(WHAT YOU NEED TO DO)
1 – Rewrite the section of the sandhill crane thread that starts with "A lot of States" and ends with "Another ,about 30.", using "open seasons" in place of "hunting seasons".
2 – Extend the sandhill crane forum thread beyond its final post.

# Sandhill crane



## turkeytamer41 (Mar 13, 2006)

This sandhill crane was walking a little funny had chunk of ice stuck to it


----------



## Firefighter (Feb 14, 2007)

You should see how fast a group of them can decimate a lawn, or even worse yet a young corn field.


----------



## Firefighter (Feb 14, 2007)

They're not scared of much. This one tried to eat my phone as I took the picture.


----------



## bobberbill (Apr 5, 2011)

I want to eat one.


----------



## cedarlkDJ (Sep 2, 2002)

Firefighter said:


> You should see how fast a group of them can decimate a lawn


Yea. I call them "yard aerators." 







































bobberbill said:


> I want to eat one.


A lot of States have hunting seasons for them and are often referred to as the “rib-eye of the sky.”


----------



## jimbo (Dec 29, 2007)

I saw saw some big flocks of Sandhills flying overhead today. 1 flock must have had 50 birds in it. Another ,about 30.
I thought they traveled in smaller groups


----------



## cedarlkDJ (Sep 2, 2002)

Were they Sandhill Cranes or Blue Herons?


----------



## plugger (Aug 8, 2001)

Probably sand hills waiting for me to plant corn!


----------



## cedarlkDJ (Sep 2, 2002)

(DATA PROVIDED)

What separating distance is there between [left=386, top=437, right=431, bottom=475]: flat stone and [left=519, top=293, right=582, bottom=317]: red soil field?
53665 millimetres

(ANSWER LIST)
1 –
A lot of States have open seasons for them and are often referred to as the “rib-eye of the sky.”


----------



## jimbo (Dec 29, 2007)

I saw saw some big flocks of Sandhills flying overhead today. 1 flock must have had 50 birds in it. Another ,about 30.

2 –
plugger said:


> Probably sand hills waiting for me to plant corn!


Yea! Blue Herons are fish, frog, etc. eaters......


----------



## Scout 2 (Dec 31, 2004)

I went out to get my tractor out this afternoon. I came around the pole barn and I was met by 2 not to happy sandhill cranes. Never been that close to them before. When they saw I wasn't going to give they flew off a short ways squaking up a storm. There were maybe 8 or more out in the clearcut . Never had them that close to the house before but they are always back by the beaver pond where I think they nest


----------



## jimbo (Dec 29, 2007)

cedarlkDJ said:


> Were they Sandhill Cranes or Blue Herons?


sandhills, I heard them as I was working in the yard. one group circled awhile in a cluster (didn't see it leave or land).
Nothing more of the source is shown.